## Problem to work on
Count the lines in the listing below that contain the word "headlight", and give only the number.

## Dataset excerpts
+---+

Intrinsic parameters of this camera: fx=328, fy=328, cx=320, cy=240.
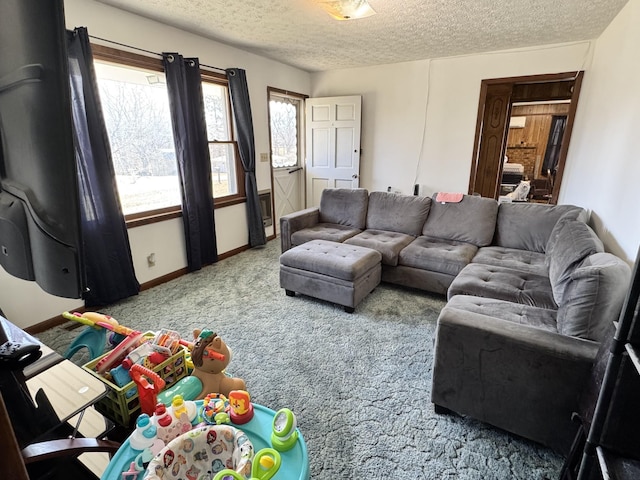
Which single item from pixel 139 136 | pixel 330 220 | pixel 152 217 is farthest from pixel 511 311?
pixel 139 136

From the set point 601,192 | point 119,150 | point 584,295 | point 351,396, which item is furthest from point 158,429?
point 601,192

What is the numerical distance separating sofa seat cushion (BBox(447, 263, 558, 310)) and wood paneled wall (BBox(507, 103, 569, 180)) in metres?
7.31

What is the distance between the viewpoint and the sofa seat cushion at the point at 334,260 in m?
2.57

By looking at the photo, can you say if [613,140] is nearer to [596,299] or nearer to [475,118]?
[596,299]

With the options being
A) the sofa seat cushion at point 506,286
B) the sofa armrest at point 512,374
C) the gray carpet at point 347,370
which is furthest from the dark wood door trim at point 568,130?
the sofa armrest at point 512,374

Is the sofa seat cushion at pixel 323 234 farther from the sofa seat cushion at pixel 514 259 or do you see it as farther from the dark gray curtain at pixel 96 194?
the dark gray curtain at pixel 96 194

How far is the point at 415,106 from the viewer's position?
4.46 m

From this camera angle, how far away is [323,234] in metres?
3.41

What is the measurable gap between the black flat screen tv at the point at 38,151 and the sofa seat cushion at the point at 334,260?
6.97ft

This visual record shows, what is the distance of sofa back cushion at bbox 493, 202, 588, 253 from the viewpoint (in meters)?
2.83

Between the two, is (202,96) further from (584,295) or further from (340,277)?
(584,295)

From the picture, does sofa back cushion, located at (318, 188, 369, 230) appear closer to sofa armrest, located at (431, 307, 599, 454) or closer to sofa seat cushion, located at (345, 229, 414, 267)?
sofa seat cushion, located at (345, 229, 414, 267)

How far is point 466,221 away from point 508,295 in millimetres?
1217

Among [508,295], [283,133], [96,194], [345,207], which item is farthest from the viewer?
[283,133]
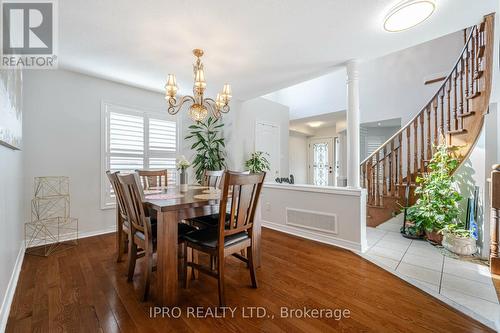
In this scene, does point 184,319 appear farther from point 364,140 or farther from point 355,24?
point 364,140

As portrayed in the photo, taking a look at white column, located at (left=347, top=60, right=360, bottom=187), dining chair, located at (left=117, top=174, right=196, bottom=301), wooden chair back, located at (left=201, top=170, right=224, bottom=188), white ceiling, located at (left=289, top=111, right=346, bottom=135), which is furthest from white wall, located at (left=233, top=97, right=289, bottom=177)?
Result: dining chair, located at (left=117, top=174, right=196, bottom=301)

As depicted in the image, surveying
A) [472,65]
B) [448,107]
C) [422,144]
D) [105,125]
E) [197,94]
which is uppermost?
[472,65]

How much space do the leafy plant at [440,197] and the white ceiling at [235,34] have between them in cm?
170

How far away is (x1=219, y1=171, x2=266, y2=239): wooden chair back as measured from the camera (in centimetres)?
159

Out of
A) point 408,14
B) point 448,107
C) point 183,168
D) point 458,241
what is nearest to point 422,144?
point 448,107

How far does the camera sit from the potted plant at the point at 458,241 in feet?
8.29

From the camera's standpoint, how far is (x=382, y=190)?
3859 millimetres

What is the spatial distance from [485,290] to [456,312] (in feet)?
1.92

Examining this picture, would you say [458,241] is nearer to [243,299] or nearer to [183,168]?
[243,299]

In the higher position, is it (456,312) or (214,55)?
(214,55)

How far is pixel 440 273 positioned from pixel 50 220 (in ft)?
15.3

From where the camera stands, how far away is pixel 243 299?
173 centimetres

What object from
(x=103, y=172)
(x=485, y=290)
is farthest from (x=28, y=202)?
(x=485, y=290)

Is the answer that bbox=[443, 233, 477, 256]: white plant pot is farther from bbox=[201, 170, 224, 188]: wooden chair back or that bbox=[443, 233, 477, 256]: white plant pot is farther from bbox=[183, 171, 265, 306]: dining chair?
bbox=[201, 170, 224, 188]: wooden chair back
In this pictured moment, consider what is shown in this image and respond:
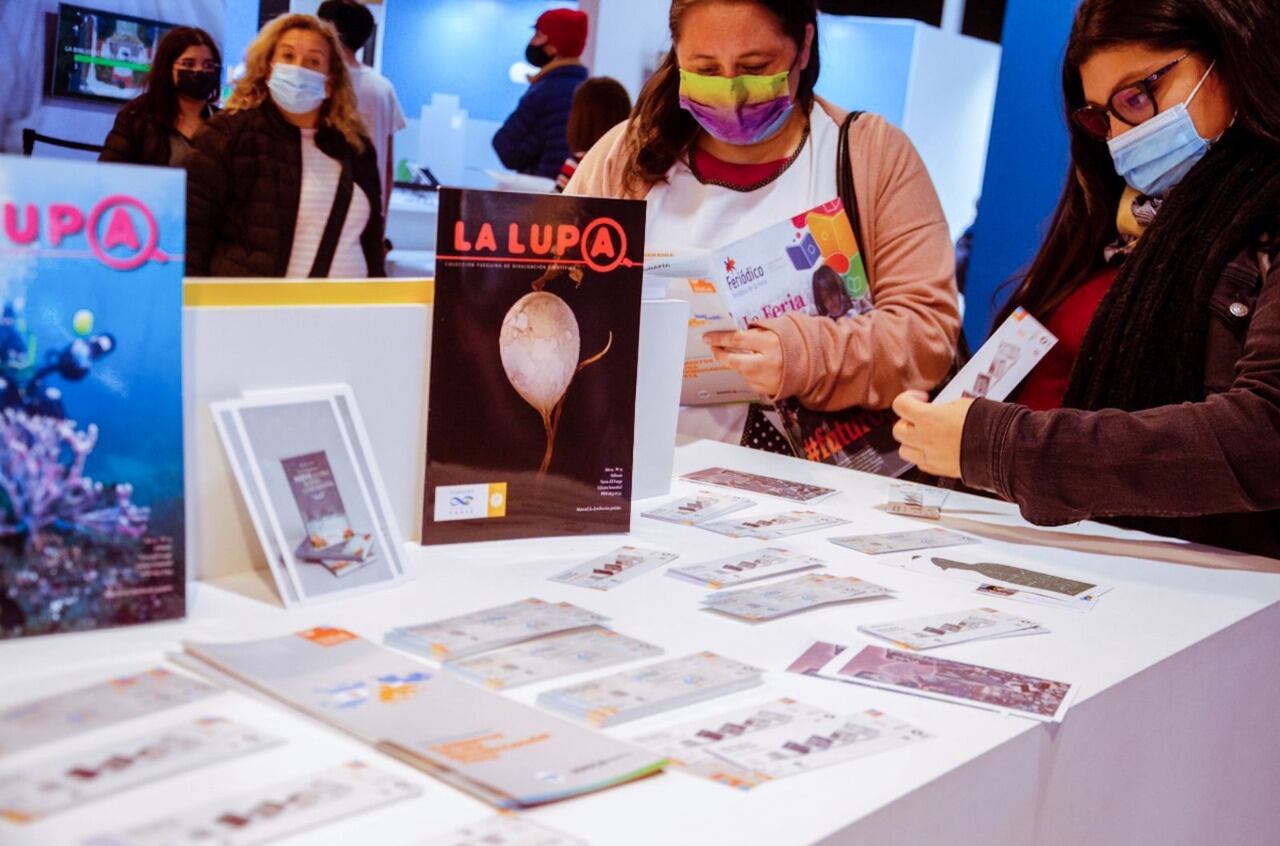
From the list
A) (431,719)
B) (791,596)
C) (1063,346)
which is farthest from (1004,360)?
(431,719)

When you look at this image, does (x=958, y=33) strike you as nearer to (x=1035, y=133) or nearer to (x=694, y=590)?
(x=1035, y=133)

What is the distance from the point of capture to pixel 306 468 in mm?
1297

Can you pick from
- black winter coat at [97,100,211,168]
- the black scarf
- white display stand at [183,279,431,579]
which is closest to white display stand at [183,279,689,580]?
white display stand at [183,279,431,579]

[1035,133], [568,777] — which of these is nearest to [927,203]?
[568,777]

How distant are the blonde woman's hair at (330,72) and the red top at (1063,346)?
9.38 ft

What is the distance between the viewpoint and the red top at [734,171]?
7.59 ft

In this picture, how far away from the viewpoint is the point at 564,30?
5613 mm

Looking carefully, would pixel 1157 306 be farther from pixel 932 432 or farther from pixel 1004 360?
pixel 932 432

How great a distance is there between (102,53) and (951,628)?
13.2 ft

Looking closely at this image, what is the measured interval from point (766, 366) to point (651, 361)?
43cm

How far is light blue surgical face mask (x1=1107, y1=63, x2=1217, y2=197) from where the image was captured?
1984 millimetres

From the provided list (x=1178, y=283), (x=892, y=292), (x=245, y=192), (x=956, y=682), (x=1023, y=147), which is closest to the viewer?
(x=956, y=682)

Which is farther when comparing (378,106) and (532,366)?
(378,106)

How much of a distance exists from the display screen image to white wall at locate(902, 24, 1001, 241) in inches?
184
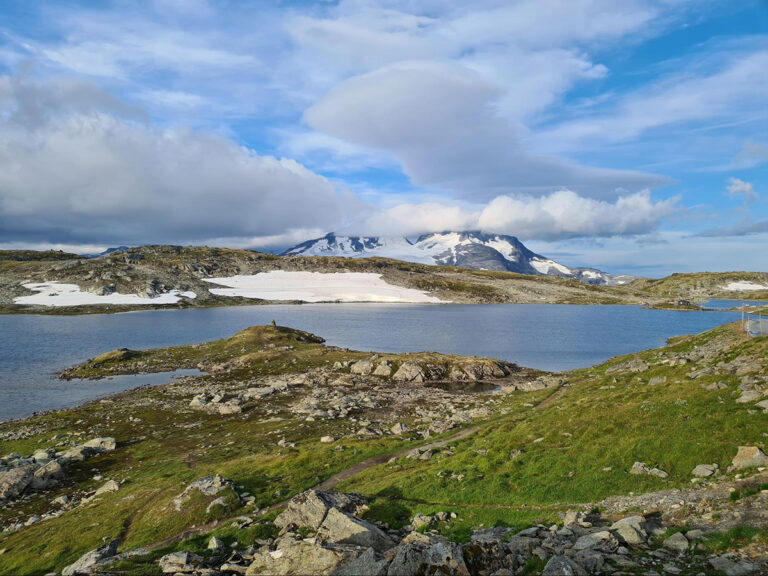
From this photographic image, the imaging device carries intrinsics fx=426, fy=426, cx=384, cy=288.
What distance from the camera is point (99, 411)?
62812mm

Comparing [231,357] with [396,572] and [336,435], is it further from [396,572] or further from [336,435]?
[396,572]

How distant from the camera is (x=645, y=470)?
23453 mm

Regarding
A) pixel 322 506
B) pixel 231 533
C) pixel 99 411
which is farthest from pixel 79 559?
pixel 99 411

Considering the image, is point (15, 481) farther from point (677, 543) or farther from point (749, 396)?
point (749, 396)

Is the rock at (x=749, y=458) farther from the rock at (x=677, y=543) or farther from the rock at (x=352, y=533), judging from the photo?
the rock at (x=352, y=533)

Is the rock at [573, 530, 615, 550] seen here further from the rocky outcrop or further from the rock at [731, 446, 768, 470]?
the rocky outcrop

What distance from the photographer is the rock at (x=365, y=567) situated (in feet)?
48.6

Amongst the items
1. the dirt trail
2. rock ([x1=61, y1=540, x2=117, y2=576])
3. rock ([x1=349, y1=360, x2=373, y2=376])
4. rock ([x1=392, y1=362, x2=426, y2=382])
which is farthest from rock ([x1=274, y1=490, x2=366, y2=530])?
rock ([x1=349, y1=360, x2=373, y2=376])

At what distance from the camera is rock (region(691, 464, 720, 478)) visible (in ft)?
69.9

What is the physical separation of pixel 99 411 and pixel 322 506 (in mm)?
56469

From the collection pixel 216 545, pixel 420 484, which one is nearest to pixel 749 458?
pixel 420 484

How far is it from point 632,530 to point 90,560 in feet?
85.8

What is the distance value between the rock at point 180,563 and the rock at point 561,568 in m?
14.2

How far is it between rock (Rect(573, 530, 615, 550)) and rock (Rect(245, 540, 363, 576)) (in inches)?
328
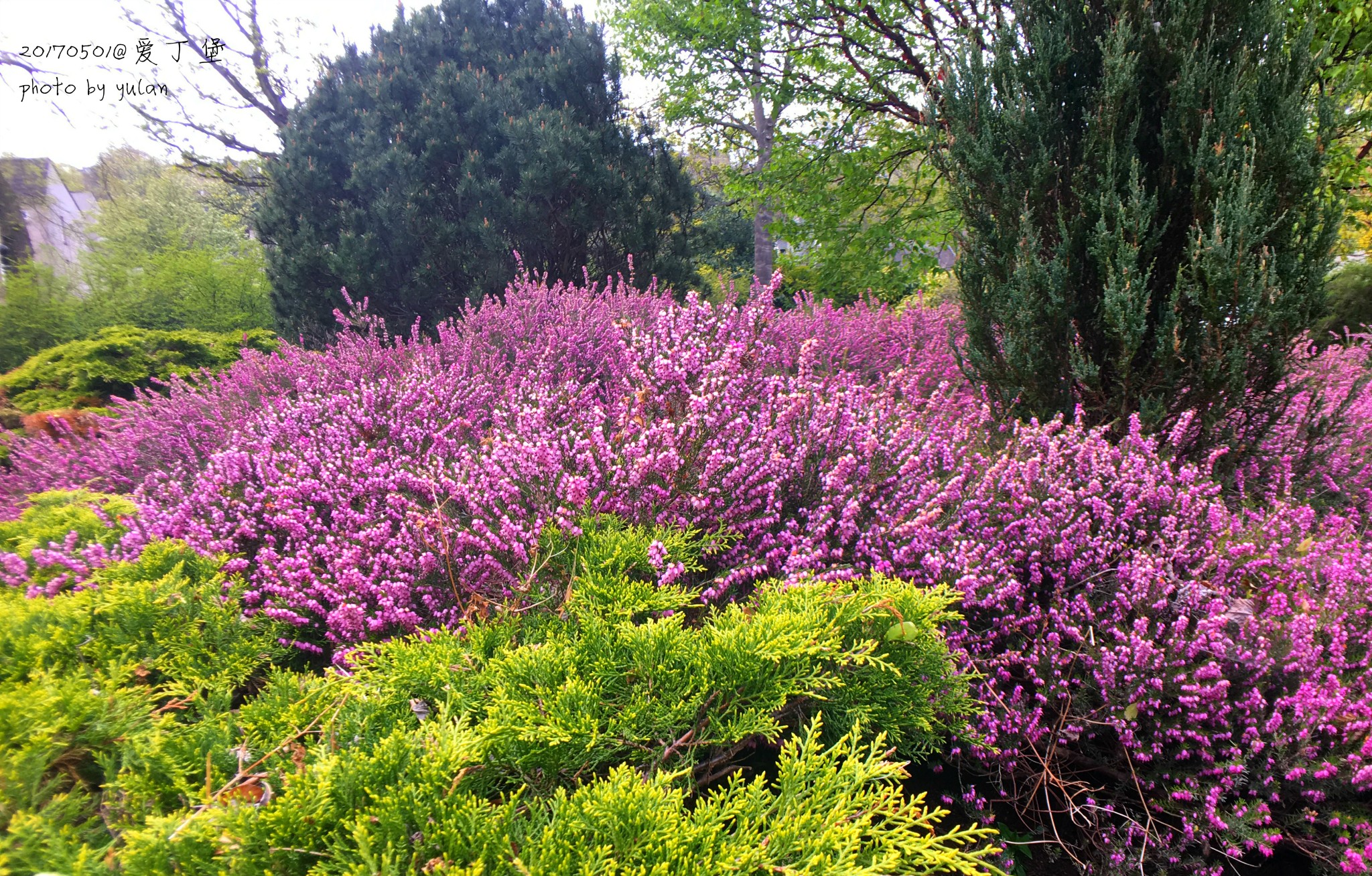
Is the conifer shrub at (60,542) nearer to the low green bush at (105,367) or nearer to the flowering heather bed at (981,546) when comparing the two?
the flowering heather bed at (981,546)

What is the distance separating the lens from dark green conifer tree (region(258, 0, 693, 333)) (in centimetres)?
800

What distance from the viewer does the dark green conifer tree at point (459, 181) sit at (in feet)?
26.2

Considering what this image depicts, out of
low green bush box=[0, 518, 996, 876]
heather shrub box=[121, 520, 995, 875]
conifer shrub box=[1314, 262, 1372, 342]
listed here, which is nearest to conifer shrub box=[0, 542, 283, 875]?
low green bush box=[0, 518, 996, 876]

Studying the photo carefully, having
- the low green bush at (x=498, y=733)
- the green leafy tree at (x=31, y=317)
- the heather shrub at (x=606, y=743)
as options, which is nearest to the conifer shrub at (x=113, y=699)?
the low green bush at (x=498, y=733)

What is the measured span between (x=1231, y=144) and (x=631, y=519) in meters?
3.52

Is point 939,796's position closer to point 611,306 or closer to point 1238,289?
point 1238,289

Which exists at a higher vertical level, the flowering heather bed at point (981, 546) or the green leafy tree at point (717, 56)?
the green leafy tree at point (717, 56)

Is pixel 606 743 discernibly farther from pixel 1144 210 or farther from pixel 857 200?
pixel 857 200

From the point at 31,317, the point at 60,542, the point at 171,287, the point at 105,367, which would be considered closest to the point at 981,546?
the point at 60,542

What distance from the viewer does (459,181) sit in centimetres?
818

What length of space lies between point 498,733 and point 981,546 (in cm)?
174

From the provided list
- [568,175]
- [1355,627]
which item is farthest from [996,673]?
[568,175]

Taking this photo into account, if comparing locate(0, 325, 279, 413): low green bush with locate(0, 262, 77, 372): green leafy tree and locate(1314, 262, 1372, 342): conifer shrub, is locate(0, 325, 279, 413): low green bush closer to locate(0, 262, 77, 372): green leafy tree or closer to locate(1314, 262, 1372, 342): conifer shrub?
locate(0, 262, 77, 372): green leafy tree

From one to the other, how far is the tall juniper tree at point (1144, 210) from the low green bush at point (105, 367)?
7.47 metres
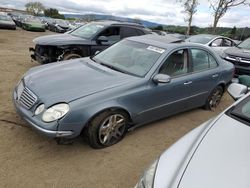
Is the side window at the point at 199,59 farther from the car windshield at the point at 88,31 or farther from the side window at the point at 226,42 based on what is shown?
the side window at the point at 226,42

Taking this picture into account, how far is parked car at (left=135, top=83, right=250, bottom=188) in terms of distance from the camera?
5.72 feet

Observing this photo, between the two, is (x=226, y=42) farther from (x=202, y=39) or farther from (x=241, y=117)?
(x=241, y=117)

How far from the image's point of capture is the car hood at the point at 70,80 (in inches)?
130

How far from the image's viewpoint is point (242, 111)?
248cm

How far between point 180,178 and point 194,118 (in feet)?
11.2

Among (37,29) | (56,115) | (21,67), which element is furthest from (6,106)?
(37,29)

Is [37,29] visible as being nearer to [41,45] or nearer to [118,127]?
[41,45]

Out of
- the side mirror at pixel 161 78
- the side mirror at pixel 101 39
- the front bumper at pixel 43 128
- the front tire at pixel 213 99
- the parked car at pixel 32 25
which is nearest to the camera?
Answer: the front bumper at pixel 43 128

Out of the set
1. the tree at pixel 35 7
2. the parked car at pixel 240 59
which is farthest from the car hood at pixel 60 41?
the tree at pixel 35 7

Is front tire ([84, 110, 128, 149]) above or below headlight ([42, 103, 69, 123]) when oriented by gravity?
below

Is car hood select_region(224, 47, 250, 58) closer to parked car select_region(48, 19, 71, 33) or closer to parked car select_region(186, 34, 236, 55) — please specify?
parked car select_region(186, 34, 236, 55)

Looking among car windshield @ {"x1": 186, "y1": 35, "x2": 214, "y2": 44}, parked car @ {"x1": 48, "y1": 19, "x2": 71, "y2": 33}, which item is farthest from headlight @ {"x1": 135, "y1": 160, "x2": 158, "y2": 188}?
parked car @ {"x1": 48, "y1": 19, "x2": 71, "y2": 33}

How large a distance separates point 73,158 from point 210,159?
196 cm

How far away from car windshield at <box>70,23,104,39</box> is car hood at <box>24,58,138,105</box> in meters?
3.48
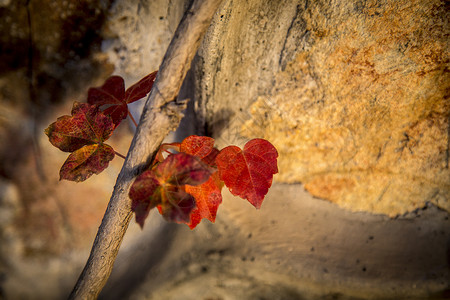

+---+

## Answer to this exercise
2